# [Work item]
Only the lines from the start of the entries up to and including the line with "scientific name: Equus quagga" should be written out, exactly as they stand.
== Segment start ==
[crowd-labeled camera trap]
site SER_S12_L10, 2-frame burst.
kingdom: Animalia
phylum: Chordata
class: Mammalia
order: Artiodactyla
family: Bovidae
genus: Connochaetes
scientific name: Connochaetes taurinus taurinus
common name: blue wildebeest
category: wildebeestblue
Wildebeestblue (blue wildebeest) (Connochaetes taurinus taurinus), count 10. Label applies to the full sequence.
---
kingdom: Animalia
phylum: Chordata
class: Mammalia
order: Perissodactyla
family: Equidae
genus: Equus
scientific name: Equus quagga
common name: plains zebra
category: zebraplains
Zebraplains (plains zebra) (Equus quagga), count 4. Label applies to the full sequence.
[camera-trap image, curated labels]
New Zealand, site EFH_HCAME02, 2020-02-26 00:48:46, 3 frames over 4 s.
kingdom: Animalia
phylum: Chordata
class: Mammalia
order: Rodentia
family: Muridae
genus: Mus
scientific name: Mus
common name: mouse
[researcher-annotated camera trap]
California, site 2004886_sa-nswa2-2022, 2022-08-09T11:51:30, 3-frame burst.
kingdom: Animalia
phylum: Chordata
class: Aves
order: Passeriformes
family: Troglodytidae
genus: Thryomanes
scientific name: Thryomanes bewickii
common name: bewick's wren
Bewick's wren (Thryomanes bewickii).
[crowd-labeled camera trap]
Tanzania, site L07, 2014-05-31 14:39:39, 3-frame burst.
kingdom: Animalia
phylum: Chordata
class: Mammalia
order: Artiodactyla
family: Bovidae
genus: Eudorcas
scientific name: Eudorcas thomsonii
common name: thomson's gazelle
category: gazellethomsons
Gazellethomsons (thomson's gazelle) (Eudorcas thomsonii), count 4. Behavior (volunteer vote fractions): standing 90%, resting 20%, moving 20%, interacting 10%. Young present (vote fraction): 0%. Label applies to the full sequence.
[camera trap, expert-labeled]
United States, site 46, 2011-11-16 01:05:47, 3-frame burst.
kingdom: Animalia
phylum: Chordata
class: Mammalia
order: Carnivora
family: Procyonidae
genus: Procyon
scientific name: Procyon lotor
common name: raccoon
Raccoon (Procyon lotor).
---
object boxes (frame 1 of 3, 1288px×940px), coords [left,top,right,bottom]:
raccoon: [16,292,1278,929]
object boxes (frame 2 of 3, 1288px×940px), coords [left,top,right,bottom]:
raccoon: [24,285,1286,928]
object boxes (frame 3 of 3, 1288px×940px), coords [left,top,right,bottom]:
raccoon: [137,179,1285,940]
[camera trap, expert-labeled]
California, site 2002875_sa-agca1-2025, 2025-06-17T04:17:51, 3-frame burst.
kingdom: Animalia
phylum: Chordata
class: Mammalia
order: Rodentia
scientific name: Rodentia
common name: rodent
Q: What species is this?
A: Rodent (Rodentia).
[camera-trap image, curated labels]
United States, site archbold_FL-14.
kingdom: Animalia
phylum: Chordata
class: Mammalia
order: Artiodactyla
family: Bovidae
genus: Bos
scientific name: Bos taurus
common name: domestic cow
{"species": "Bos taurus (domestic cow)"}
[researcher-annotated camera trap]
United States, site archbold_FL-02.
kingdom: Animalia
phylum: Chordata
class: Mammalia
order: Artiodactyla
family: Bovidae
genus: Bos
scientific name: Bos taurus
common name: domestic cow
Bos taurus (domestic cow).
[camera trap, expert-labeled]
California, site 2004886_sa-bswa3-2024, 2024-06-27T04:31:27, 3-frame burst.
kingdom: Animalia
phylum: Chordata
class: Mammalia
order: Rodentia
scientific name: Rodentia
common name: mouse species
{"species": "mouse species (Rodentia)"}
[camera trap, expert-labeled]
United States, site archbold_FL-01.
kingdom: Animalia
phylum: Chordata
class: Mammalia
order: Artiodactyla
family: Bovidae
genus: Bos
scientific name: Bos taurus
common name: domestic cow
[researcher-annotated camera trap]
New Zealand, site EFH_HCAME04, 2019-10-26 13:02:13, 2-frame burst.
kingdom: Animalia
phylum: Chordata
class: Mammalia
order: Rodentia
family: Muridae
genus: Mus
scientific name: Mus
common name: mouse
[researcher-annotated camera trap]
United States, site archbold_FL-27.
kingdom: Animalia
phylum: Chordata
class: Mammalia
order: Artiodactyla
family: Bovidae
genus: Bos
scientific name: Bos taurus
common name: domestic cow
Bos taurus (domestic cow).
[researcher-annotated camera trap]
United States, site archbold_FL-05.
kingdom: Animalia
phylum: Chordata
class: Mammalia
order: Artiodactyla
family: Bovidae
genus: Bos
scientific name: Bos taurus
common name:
== Segment end ==
# [Worked solution]
[crowd-labeled camera trap]
site SER_S12_L10, 2-frame burst.
kingdom: Animalia
phylum: Chordata
class: Mammalia
order: Artiodactyla
family: Bovidae
genus: Connochaetes
scientific name: Connochaetes taurinus taurinus
common name: blue wildebeest
category: wildebeestblue
Wildebeestblue (blue wildebeest) (Connochaetes taurinus taurinus), count 10. Label applies to the full sequence.
---
kingdom: Animalia
phylum: Chordata
class: Mammalia
order: Perissodactyla
family: Equidae
genus: Equus
scientific name: Equus quagga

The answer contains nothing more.